Доминантой художественного мира Нины Садур Н.Л. Лейдерман и М.Н. Липовецкий называют тему диалога с хаосом: «В ее театре персонаж, как правило, обнаруживает симулятивность окружающего его мира после встречи с хаосом – смертью, безумием, мраком».[77] Основной конфликт «Панночки» состоит в том, что герой сталкивается с нарушением привычного миропорядка. Он познает, что мир не такой, каким кажется на первый взгляд, пытается познать истинные причины этого нарушения, но где-то в подсознании ощущает, что такое нарушение и является признаком самого миропорядка:

«Мы тут живем, а оно ворочается, и скрипит, и чавкает. Оно шарит липкими усами, кого зацепить отсюда…» [78].

В какой-то момент кажется, что вторая ночь у гроба Панночки и полное осознание двоемирия бытия совсем лишили Философа рассудка. Но для Садур человек с расстроенной психикой, юродивый, – святой, через нездоровую душу которого на свет божий протекает и Добро и Зло, захватывая окружающих людей. Так, поборовшись с Философом, Спирид вдруг чувствует себя нехорошо:

«Спирид. <…>Будто вытянул кто-то силу из моих жил, и грустно стало на сердце и тяжело. <…> (отвернулся от Философа) Так ведь вот же – оно и есть – как будто силы ушли от меня после нашей битвы с тобой» [79]

Для казаков Философ уже носит печать связи с потусторонним. Философ не в силах остановить эти потоки, идущие сквозь него в мир. Он до последней ночи пытается зацепиться за то, что держит его в «божием мире», «мире крещеном», «земле православной». Такими спасительными «зацепками» в дневном светлом мире становятся для него казаки, мысли о женитьбе, тепло, исходящее от Хвеськи, и даже горшки, попавшиеся на глаза и так радостно блестящие на солнце.

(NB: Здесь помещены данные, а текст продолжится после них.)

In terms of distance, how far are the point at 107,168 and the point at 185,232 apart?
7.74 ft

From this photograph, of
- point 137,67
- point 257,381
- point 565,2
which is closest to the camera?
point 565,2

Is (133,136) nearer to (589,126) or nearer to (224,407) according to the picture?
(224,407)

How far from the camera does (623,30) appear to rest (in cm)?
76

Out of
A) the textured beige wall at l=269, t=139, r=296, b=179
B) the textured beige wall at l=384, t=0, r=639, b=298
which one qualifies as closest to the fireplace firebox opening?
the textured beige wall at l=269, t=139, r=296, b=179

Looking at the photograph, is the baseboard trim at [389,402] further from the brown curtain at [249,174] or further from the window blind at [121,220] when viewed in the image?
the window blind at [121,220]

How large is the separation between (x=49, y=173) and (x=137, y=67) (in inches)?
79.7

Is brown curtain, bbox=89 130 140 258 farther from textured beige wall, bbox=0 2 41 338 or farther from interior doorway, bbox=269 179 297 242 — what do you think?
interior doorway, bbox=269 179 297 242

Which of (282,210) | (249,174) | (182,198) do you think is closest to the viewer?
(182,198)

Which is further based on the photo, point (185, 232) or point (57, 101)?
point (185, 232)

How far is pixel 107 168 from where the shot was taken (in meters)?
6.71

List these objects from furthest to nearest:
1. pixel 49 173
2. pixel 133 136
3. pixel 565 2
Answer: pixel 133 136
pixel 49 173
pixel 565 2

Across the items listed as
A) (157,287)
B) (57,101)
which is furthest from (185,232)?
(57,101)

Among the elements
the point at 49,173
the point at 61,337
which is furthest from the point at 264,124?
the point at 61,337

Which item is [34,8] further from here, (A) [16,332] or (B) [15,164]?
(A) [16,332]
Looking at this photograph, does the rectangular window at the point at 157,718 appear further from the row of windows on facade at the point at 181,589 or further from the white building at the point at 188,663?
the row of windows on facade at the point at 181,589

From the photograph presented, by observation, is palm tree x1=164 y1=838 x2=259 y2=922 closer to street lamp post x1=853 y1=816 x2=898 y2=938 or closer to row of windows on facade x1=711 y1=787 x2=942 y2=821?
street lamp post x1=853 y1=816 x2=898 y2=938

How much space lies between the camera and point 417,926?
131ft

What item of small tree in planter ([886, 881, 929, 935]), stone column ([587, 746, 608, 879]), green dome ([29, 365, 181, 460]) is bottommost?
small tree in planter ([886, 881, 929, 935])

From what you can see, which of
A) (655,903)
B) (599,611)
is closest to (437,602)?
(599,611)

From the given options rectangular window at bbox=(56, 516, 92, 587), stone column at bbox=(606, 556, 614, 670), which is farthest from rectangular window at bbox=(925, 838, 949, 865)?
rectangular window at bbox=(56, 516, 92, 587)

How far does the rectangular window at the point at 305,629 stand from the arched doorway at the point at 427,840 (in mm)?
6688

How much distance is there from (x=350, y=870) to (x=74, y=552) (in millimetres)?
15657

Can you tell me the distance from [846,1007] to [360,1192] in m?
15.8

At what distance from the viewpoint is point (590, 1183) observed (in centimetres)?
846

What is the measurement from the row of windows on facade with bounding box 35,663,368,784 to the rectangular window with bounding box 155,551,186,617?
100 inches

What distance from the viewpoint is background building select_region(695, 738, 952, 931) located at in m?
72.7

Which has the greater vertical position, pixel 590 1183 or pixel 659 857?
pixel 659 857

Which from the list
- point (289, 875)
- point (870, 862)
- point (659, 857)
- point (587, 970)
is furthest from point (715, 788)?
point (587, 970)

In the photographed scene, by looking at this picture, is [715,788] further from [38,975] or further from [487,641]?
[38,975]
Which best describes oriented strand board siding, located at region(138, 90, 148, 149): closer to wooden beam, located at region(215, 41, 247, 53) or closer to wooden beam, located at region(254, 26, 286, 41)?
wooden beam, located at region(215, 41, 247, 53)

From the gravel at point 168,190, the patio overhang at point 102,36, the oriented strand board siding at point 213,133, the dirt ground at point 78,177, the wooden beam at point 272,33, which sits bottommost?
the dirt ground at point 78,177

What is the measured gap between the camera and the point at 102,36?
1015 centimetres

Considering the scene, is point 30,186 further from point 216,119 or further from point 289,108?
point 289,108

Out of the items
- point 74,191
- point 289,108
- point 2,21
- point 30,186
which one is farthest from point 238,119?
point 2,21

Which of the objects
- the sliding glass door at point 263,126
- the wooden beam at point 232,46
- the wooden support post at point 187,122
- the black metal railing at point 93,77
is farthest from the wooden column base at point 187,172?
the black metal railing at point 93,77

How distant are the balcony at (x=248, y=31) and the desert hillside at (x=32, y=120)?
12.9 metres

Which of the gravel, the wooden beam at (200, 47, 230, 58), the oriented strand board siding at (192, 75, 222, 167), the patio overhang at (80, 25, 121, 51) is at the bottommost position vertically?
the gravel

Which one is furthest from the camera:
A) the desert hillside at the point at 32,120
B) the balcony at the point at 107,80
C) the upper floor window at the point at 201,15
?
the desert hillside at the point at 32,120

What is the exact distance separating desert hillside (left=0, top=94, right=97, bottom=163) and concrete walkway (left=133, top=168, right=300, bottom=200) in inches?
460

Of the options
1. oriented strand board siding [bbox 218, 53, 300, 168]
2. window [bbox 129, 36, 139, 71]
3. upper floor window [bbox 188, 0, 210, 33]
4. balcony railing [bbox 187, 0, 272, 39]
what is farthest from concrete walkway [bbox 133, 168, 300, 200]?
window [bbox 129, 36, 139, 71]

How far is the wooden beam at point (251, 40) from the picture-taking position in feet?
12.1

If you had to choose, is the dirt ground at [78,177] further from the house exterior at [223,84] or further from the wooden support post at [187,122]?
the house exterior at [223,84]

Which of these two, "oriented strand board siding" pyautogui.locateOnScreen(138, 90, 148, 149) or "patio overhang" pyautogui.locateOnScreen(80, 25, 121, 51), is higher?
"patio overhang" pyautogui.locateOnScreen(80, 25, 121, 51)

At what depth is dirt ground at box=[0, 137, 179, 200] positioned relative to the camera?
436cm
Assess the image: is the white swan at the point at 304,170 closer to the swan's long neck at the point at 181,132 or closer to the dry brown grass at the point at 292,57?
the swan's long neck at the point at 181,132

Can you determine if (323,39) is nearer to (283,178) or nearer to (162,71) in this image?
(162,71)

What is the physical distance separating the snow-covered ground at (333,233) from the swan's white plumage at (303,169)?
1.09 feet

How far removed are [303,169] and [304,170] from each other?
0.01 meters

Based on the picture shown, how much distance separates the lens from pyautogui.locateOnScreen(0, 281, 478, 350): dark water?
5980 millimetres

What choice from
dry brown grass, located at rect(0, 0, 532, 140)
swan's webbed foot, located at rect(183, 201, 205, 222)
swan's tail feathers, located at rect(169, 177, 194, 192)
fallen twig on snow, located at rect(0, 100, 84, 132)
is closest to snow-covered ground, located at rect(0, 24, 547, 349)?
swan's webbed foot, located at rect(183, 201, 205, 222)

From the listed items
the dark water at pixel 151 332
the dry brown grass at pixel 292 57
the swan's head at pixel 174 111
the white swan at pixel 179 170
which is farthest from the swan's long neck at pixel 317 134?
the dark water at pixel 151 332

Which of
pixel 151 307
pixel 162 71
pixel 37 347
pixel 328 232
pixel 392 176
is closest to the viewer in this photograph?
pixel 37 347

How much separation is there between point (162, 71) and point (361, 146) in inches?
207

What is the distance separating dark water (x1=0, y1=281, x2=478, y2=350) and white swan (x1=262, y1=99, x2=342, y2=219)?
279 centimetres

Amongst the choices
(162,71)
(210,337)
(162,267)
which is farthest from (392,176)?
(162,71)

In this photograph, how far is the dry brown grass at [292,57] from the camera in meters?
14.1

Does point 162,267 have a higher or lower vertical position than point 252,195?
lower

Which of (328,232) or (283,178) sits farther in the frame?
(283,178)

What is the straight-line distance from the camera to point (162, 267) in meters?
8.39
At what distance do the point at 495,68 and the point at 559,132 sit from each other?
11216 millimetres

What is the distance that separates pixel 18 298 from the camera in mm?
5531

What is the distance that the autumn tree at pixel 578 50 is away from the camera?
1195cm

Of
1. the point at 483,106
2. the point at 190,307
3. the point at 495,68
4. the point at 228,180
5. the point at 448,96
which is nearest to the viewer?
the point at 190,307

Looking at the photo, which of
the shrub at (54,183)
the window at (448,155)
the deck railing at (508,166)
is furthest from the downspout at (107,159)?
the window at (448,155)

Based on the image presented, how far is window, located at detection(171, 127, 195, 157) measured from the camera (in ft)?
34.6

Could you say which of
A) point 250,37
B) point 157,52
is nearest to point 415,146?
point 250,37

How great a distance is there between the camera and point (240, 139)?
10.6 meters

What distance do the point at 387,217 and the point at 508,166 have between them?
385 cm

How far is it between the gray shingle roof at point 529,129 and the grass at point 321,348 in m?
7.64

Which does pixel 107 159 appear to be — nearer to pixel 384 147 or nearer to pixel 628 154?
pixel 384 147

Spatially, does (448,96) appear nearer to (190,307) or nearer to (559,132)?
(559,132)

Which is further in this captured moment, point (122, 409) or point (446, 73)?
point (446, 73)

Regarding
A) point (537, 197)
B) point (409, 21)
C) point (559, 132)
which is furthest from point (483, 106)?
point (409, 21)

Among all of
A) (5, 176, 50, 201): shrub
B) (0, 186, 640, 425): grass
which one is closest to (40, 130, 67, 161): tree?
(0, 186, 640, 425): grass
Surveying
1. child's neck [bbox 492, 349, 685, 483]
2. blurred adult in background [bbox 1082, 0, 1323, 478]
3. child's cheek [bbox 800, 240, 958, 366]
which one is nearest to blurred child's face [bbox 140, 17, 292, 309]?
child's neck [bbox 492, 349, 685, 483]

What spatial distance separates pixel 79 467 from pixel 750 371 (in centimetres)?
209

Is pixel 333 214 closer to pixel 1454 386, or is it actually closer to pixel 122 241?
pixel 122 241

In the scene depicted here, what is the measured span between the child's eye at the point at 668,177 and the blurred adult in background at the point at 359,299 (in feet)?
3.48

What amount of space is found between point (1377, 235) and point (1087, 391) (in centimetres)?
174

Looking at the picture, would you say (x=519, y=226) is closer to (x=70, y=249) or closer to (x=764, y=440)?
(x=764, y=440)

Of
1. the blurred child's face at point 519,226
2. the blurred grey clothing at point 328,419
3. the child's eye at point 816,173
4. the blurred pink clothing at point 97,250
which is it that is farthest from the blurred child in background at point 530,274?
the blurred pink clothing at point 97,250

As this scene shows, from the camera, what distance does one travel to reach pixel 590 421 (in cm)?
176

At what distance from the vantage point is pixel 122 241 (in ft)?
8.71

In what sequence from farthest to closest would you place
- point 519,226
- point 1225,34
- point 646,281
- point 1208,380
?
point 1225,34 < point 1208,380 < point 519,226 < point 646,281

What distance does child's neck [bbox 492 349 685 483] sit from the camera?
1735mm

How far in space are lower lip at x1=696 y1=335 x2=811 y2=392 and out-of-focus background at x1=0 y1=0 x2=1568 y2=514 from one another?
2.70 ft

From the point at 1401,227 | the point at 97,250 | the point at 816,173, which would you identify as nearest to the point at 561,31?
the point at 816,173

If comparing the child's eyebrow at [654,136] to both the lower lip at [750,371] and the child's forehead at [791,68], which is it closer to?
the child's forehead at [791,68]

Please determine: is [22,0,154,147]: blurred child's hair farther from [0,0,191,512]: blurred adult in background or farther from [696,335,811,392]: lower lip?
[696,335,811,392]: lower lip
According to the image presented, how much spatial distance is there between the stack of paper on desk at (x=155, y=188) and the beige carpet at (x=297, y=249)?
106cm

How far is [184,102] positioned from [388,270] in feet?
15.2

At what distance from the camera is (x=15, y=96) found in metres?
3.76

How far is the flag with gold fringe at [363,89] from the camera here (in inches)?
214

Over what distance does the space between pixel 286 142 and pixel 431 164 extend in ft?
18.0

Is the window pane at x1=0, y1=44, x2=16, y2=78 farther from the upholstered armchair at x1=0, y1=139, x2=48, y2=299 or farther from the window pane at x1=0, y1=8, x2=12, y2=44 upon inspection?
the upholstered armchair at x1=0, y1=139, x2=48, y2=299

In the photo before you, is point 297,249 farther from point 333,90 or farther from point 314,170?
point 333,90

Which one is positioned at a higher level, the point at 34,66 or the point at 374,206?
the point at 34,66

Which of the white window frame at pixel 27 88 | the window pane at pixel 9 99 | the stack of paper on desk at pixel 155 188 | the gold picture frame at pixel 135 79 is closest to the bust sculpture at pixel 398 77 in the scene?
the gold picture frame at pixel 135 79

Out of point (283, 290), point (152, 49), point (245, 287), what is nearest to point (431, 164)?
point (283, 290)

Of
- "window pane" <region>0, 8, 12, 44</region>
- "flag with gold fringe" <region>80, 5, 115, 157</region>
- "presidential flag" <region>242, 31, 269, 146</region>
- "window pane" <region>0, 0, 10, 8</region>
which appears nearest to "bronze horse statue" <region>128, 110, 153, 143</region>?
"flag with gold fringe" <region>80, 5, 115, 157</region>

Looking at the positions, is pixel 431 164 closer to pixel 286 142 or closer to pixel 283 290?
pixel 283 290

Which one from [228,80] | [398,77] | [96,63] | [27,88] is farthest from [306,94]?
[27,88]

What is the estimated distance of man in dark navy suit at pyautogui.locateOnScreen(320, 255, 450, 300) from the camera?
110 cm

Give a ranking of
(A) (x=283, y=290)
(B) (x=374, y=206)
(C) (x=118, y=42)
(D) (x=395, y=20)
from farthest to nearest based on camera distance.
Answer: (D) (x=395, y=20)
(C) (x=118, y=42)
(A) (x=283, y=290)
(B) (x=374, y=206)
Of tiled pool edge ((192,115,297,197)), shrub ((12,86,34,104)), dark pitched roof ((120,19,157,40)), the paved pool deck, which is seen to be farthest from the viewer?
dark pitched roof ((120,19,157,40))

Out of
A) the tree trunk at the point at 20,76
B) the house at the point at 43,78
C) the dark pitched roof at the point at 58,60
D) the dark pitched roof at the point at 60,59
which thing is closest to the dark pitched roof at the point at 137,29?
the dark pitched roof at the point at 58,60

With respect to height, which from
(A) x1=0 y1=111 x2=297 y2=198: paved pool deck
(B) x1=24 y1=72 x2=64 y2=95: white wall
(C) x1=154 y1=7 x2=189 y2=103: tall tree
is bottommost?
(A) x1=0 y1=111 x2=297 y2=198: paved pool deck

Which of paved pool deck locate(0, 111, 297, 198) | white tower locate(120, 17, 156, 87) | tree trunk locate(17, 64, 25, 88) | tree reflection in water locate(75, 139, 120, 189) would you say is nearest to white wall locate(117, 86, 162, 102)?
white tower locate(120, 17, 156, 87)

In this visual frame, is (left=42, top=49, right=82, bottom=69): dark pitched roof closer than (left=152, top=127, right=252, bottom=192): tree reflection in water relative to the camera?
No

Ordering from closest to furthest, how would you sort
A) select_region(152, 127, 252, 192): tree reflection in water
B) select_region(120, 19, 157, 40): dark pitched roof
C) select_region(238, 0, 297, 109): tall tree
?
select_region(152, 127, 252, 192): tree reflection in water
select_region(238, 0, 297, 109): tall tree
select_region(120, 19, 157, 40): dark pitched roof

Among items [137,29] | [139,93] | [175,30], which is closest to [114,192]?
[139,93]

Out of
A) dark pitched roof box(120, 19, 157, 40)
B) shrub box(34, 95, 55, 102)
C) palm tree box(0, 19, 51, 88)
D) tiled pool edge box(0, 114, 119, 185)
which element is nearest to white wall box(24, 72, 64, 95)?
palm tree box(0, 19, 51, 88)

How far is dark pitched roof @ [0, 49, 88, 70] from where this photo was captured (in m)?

Но постепенно отделеннось Хомы Брута от реального мира возрастает. Идя на третью схватку, он понимает, что зло всё явственнее требует жертвы. Раскрывшиеся врата грозят затопить весь мир тьмой и нечистью, поэтому герой должен поплатиться за тайну своего знания. Перед Философом встает выбор: ему предстоит совершить ответственный поступок – пожертвовать собой или позволить потустороннему Злу прорваться наружу, поглотив мир живых. Хома Брут вдруг осознает, что это его задача – закрыть дыру, вдруг открывшуюся между мирами из-за того, что дерзнул он узнать тайну. В решении Хомы пожертвовать собой особую роль сыграли мертвые дети, голоса которых слышатся по ту сторону земли. Они побуждают Хому «вернуть в мир радость»: «надо собрать пепел и слепить заново тех младенцев. Пускай они и днем играют и ласкаются к своим мамкам».[80]

Приняв решение идти на смерть, Философ снимает с себя все вещи, подаренные казаками, вещи, которые являлись последними связующими «зацепками» в мире живых. Хоме дороги эти вещи – одежда, которая была его оберегом – тем, что делали руки человеческие, с человеческой любовью к жизни. «Что ж … я и пойду… пускай… и не побоюсь, раз так назначено… а что же я хотел сказать?! Господь всё мудро решил, он не кинет крупного человека, <…>а самого неуместного выберет, вроде меня… коли уж приходится бесовский мрак ублажать… Я ведь и пьяница был, и поста не соблюдал… и красоту любил… да что там говорить! А сапоги очень хорошие! <…> вдруг пойдет человек какой-нибудь по дороге, а? Может ему сапоги нужно?<…> Он всунет их в ноги, и охватит его моя жизнь и пронзит аж до самых костей! И! поймет! он! что! хороший! я! был! парень!» [81]

Философ не хочет, чтобы сапоги стали добычей сил Зла. Он оставляет за собой надежду, что кто-нибудь когда-нибудь вспомнит о нём как о герое и поймёт, что от каждого, даже самого простого человека, зависит благополучие всего мира.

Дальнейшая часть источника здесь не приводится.